= Письменное задание =
Выведите текст о дендизме у Бальзака и Стендаля полностью, слово в слово, без единого изменения.

= Приведённый текст =
Эти же особенности Бальзака позволяют понять, почему он не мог быть денди в жизни, – вся его творческая энергия уходила в литературу, и созданные его фантазией типы романных денди гораздо убедительнее, чем его попытки личного дендизма. Возможно, этот колоссальный зазор между теорией и жизненной практикой, действуя как конструктивное противоречие, оказался в высшей степени плодотворен для его художественного творчества. Недаром Игорь Северянин писал о Бальзаке:
Стендаль: дендизм в «Красном и черном»
В том же 1830 году, когда выходит бальзаковский «Трактат об элегантной жизни», Стендаль печатает «Красное и черное». В этом романе тема дендизма возникает постоянно. Главный герой являет собой классический тип молодого человека, желающего выдвинуться в обществе. Неопытный в науке светской жизни Жюльен Сорель обладает тем не менее базовыми качествами денди – естественностью и чувством собственного достоинства. Это позволяет ему с блеском выходить из ситуаций, которые могли бы поставить в тупик неискушенного новичка. Так, когда Жюльен первый раз едет кататься верхом, он падает с лошади, но не пытается это скрыть, а, наоборот, превращает это происшествие в повод для занимательного рассказа. «“Господин граф… распорядился дать мне самую смирную и самую красивую лошадку, но в конце концов не мог же он привязать меня к ней, и вот из-за отсутствия этой предосторожности я и свалился как раз посреди этой длинной улицы, перед самым мостом”. Мадемуазель Матильда, несмотря на свое старание удержаться, прыснула со смеху, а затем без всякого стеснения стала расспрашивать о подробностях. Жюльен все рассказал с необычайной простотой, и это у него вышло очень мило, хотя он это и не подозревал. “А из этого аббатика будет прок, – сказал маркиз академику. – Провинциал, который держится так просто при подобных обстоятельствах, да это что-то невиданное, и нигде этого и нельзя увидать! Да мало того, он еще и рассказывает об этом своем происшествии в присутствии дам!”»

= Исходные данные =
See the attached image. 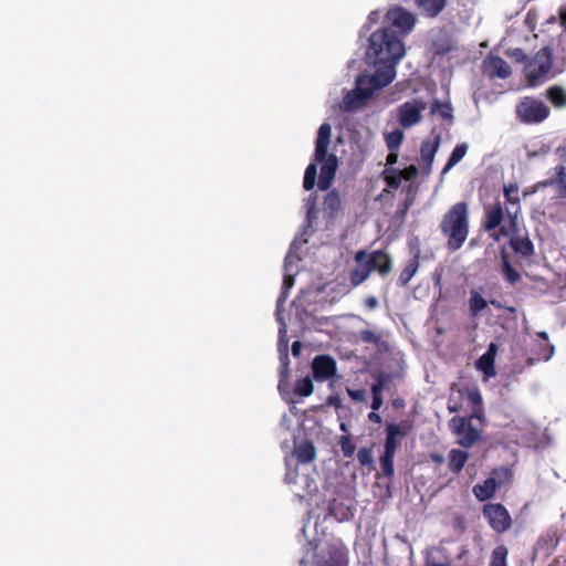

= Решение задания =
Эти же особенности Бальзака позволяют понять, почему он не мог быть денди в жизни, – вся его творческая энергия уходила в литературу, и созданные его фантазией типы романных денди гораздо убедительнее, чем его попытки личного дендизма. Возможно, этот колоссальный зазор между теорией и жизненной практикой, действуя как конструктивное противоречие, оказался в высшей степени плодотворен для его художественного творчества. Недаром Игорь Северянин писал о Бальзаке:
Стендаль: дендизм в «Красном и черном»
В том же 1830 году, когда выходит бальзаковский «Трактат об элегантной жизни», Стендаль печатает «Красное и черное». В этом романе тема дендизма возникает постоянно. Главный герой являет собой классический тип молодого человека, желающего выдвинуться в обществе. Неопытный в науке светской жизни Жюльен Сорель обладает тем не менее базовыми качествами денди – естественностью и чувством собственного достоинства. Это позволяет ему с блеском выходить из ситуаций, которые могли бы поставить в тупик неискушенного новичка. Так, когда Жюльен первый раз едет кататься верхом, он падает с лошади, но не пытается это скрыть, а, наоборот, превращает это происшествие в повод для занимательного рассказа. «“Господин граф… распорядился дать мне самую смирную и самую красивую лошадку, но в конце концов не мог же он привязать меня к ней, и вот из-за отсутствия этой предосторожности я и свалился как раз посреди этой длинной улицы, перед самым мостом”. Мадемуазель Матильда, несмотря на свое старание удержаться, прыснула со смеху, а затем без всякого стеснения стала расспрашивать о подробностях. Жюльен все рассказал с необычайной простотой, и это у него вышло очень мило, хотя он это и не подозревал. “А из этого аббатика будет прок, – сказал маркиз академику. – Провинциал, который держится так просто при подобных обстоятельствах, да это что-то невиданное, и нигде этого и нельзя увидать! Да мало того, он еще и рассказывает об этом своем происшествии в присутствии дам!”»